More than 80 per cent of Australian plants, mammals, reptiles and frogs are unique to Australia and are found no-where else. Some of the best-known animals are the kangaroo, koala, echidna, dingo, platypus, wallaby and wombat.
- The inland taipan (Oxyuranus microlepidotus) is the world's most venomous snake. It is elusive and there have been no recorded deaths by this species.
- The Sydney funnel-web (Atrax robustus) is one of the world’s most dangerous spiders. Its toxic venom evolved as a defensive tool against predators, rather than for attack. Unfortunately, humans are especially sensitive.

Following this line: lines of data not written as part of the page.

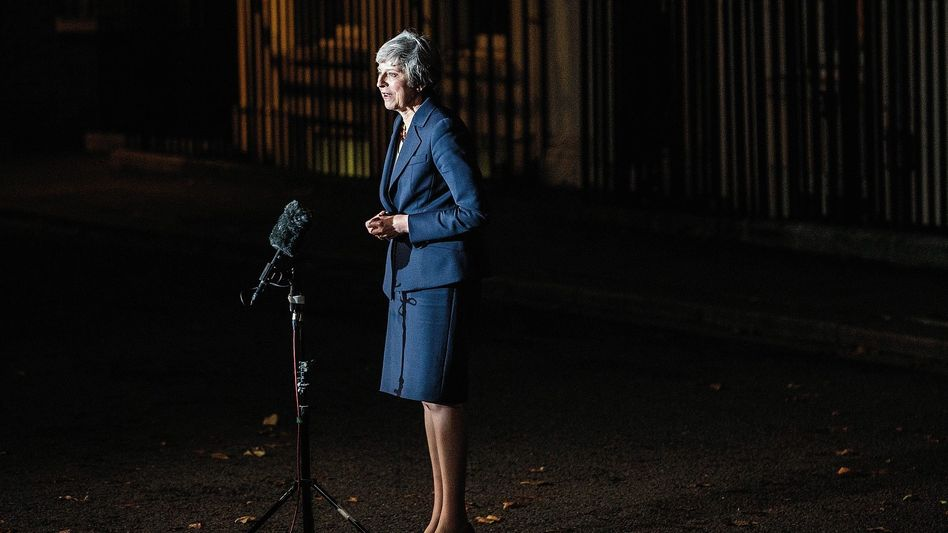 Premierministerin May vor ihrem Amtssitz: Ist ein halber Brexit besser als gar keiner?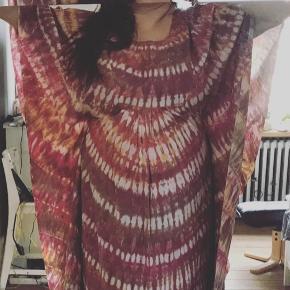 Flippet håndsyet batik kjole i 100 % bomuld.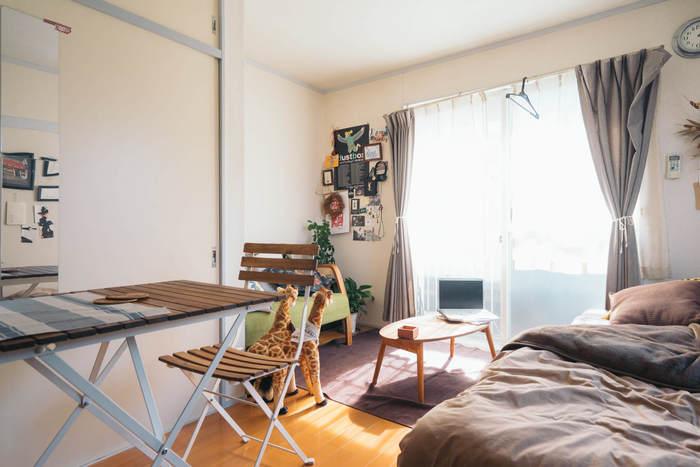 「お部屋を広く見せる」ことだけにこだわって家具を配置してしまうと、生活しづらくなってしまうことも。ごはんを食べる場所、寝る場所、くつろぐ場所…というふうに、目的別に場所を区切り、生活動線を考えて配置すれば過ごしやすいお部屋になります。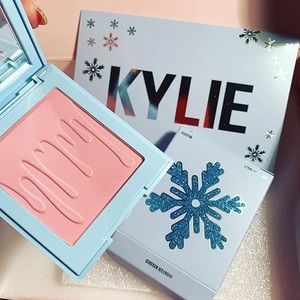 BNIB Winter Kissed Limited Edition Kylie Cosmetics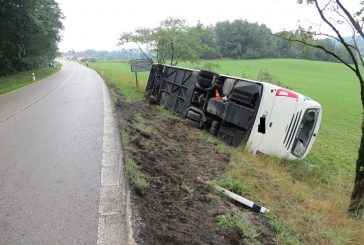 Policie ČR: Vážné dopravní nehody osobního auta, autobusu a cyklisty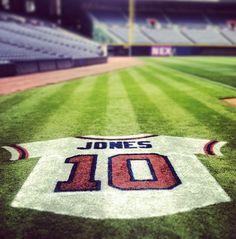 jersey on field when they retired Chipper Jones number Braves Baseball, Baseball Field, Baseball Stuff, Tomahawk Chop, Chipper Jones, Thanks For The Memories, Atlanta Braves, Clash Of Clans, Sport Girl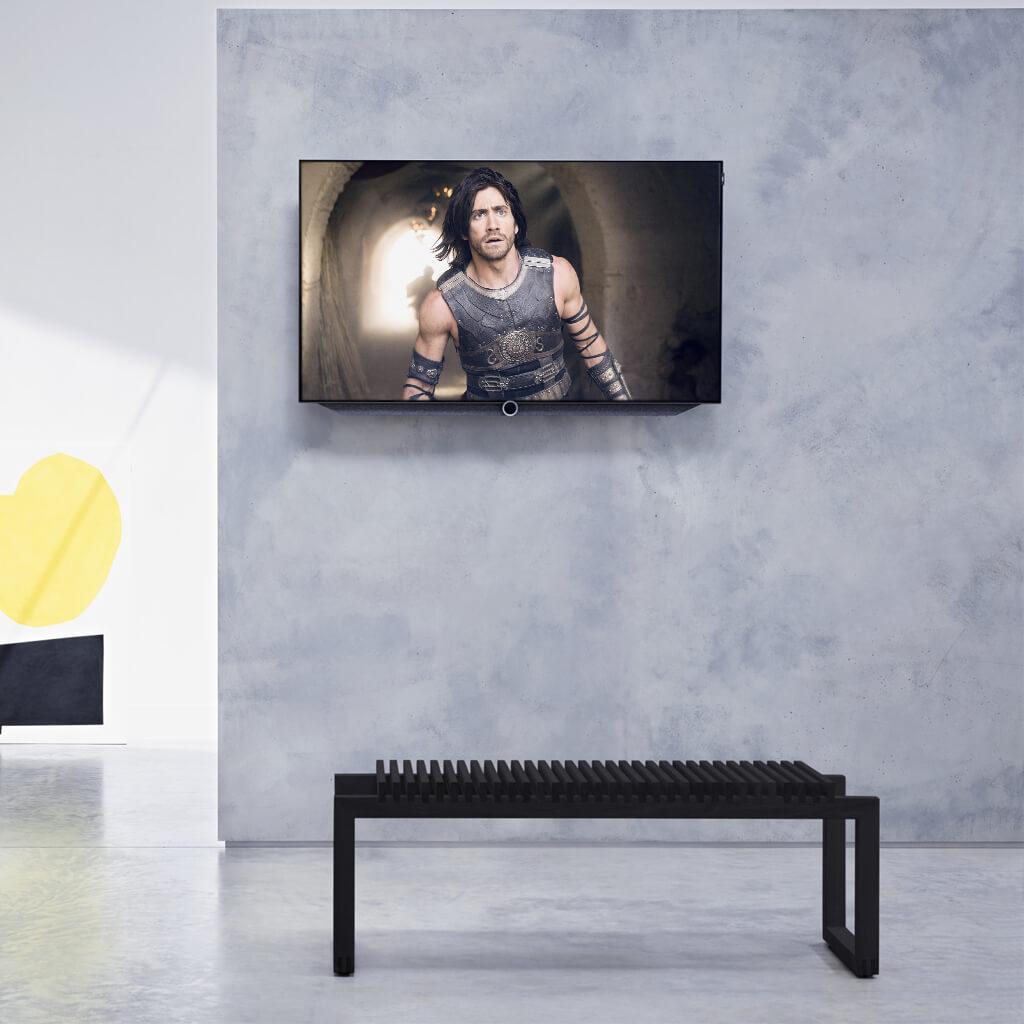 Loewe bild 7 OLED с креплением для стены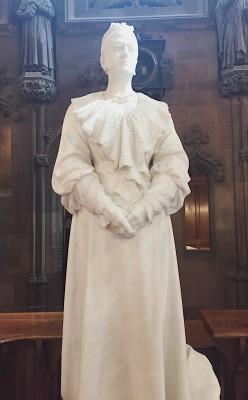 Enriqueta Rylands marble statue
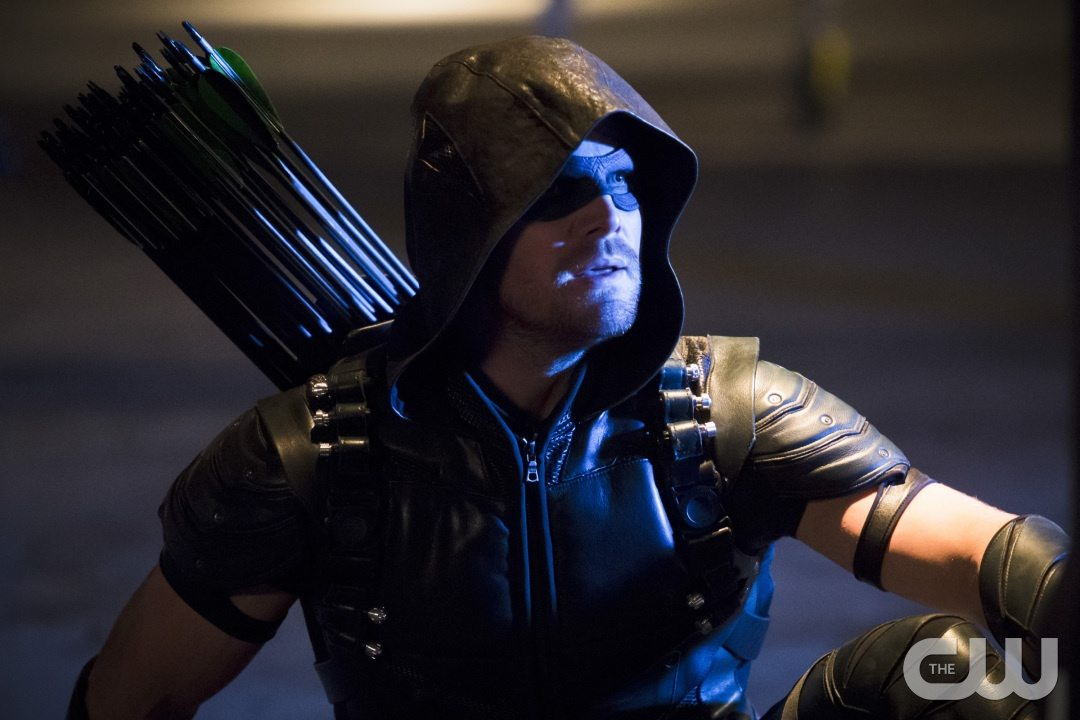 """Arrow -- """"Legends of Yesterday"""" -- Image AR408B_0314b.jpg -- Pictured: Stephen Amell as The Arrow -- Photo: Katie Yu/ The CW -- �© 2015 The CW Network, LLC. All Rights Reserved."""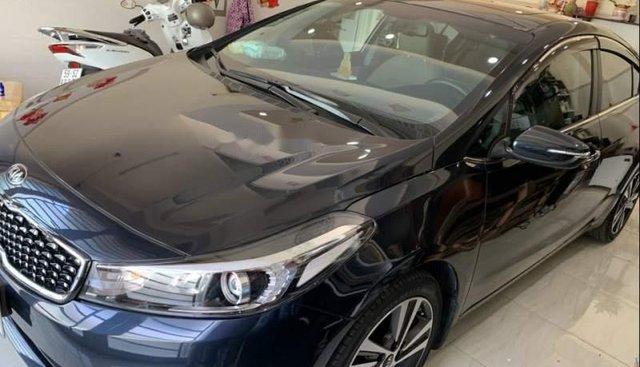 Bán gấp Kia Cerato 2.0 sản xuất năm 2018, giá 645tr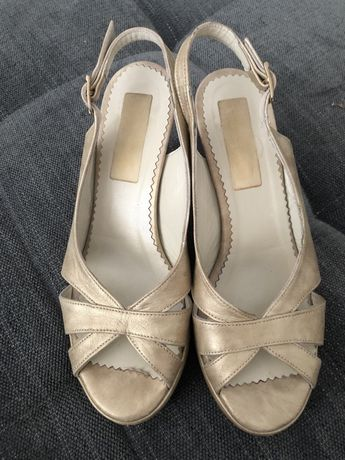 NOVOS Sandalias Sapatos dourados bege cerimonia Aerosoles Fatima Alves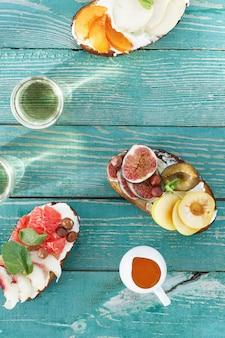 ブルスケッタフルーツ木製テーブルトップビューサナックワイン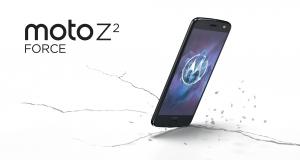 Кияни перевірять на міцність екран нового флагмана Motorola
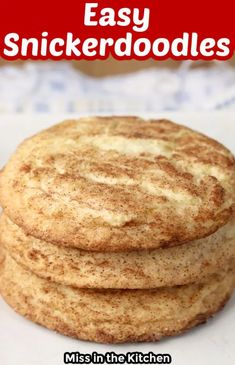 Easy Snickerdoodles are soft and chewy just like the ones you love! Ready in under 30 minutes, you can enjoy these cookies any day of the week.Snickerdoodles are a classic cookie for packing in lunch boxes or to bake and share for the holidays. Everyone loves them and they are the perfect sweet treat for any occasion. Amazing Cookie Recipes, Best Dessert Recipes, Easy Desserts, Sweet Recipes, Holiday Recipes, Easy Recipes, Vegan Recipes, Dinner Recipes, Chocolate Chip Walnut Cookies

- Crocodile - one of the apex predators, the saltwater crocodile (Crocodylus porosus) has the most powerful bite of any species.
- The stinging stonefish (Synanceia verrucosa) is found on Australia’s reefs. The pain of a sting alone can be lethal. It produces such mind-blowing agony that the body goes into shock and the person dies.
- Southern blue-lined octopus (Hapalochlaena fasciata) has one of the most toxic venoms on the planet and bites cause paralysis within minutes, leading to respiratory issues and heart failure.
- Great white sharks (Carcharodon carcharias), however, have an undeserved reputation – they are responsible for an average of just one death per year, worldwide.